Usage
guild run [OPTIONS] [[MODEL:]OPERATION] [FLAG=VAL...]
Run an operation.
By default Guild tries to run OPERATION
for the default model defined in the current project.
If MODEL
is specified, Guild uses it instead of the default model.
OPERATION
may alternatively be a Python script. In this case any current project is ignored and the script is run directly. Options in the format --NAME=VAL
can be passed to the script using flags (see below).
[MODEL]:OPERATION
may be omitted if --restart
or --proto
is specified, in which case the operation used in RUN
is used.
Specify FLAG
values in the form FLAG=VAL
.
Batch Files
One or more batch files can be used to run multiple trials by specifying the file path as @PATH
.
For example, to run trials specified in a CSV file named trials.csv
, run:
guild run [MODEL:]OPERATION @trials.csv
NOTE: At this time you must specify the operation with batch files - batch files only contain flag values and cannot be used to run different operations for the same command.

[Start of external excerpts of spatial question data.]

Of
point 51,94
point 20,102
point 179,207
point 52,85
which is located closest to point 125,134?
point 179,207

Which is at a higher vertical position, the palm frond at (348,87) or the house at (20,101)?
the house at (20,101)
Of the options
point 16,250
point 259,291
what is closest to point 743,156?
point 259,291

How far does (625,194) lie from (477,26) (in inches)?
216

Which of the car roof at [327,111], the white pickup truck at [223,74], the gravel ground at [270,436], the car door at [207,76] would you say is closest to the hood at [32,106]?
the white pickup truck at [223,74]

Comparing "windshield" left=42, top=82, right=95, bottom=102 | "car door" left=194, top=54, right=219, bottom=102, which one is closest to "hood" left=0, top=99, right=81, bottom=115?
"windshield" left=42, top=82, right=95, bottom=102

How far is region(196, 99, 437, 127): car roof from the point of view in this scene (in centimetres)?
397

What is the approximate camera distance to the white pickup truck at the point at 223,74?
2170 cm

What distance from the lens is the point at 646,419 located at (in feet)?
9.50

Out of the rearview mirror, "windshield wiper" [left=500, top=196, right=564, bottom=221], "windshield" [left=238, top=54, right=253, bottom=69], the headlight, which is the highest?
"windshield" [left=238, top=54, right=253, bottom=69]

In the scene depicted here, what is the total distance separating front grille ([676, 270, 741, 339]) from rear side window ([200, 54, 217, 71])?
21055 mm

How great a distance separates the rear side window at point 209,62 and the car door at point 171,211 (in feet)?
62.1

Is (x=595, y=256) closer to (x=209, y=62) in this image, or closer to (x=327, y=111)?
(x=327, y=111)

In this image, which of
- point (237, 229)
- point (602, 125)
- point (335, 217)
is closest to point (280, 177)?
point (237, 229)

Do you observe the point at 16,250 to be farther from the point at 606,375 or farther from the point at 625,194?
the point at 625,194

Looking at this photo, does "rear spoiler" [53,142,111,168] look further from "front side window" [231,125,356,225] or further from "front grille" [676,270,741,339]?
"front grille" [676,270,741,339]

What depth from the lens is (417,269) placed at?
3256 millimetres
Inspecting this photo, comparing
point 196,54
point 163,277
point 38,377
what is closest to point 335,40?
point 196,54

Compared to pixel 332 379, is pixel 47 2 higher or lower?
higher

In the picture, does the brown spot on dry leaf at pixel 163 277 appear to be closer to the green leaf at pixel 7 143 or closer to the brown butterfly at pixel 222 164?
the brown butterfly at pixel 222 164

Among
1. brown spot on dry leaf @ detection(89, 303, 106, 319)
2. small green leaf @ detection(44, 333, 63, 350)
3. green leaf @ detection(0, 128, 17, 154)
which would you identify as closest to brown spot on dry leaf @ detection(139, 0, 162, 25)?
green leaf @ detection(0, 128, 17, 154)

Batch files may be formatted as CSV, JSON, or YAML. Format is determined by the file extension.
Each entry in the file is used as a set of flags for a trial run.
CSV files must have a header row containing the flag names. Each subsequent row is a corresponding list of flag values that Guild uses for a generated trial.
JSON and YAML files must contain a top-level list of flag-to-value maps.
Use --print-trials
to preview the trials run for the specified batch files.
Flag Lists
A list of flag values may be specified using the syntax [VAL1[,VAL2]...]
. Lists containing white space must be quoted. When a list of values is provided, Guild generates a trial run for each value. When multiple flags have list values, Guild generates the cartesian product of all possible flag combinations.
Flag lists may be used to perform grid search operations.
For example, the following generates four runs for operation train
and flags learning-rate
and batch-size
:
guild run train learning-rate[0.01,0.1] batch-size=[10,100]
You can preview the trials generated from flag lists using --print-trials
. You can save the generated trials to a batch file using --save-trials
. For more information, see PREVIEWING AND SAVING TRIALS below.
When --optimizer
is specified, flag lists may take on different meaning depending on the type of optimizer. For example, the random
optimizer randomly selects values from a flag list, rather than generate trials for each value. See OPTIMIZERS for more information.
Optimizers
A run may be optimized using --optimizer
. An optimizer runs up to --max-trials
runs using flag values and flag configuration.
For details on available optimizers and their behavior, refer to Optimizers Reference - Reference - Guild AI.
Limit Trials
When using flag lists or optimizers, which generate trials, you can limit the number of trials with --max-trials
. By default, Guild limits the number of generated trials to 20.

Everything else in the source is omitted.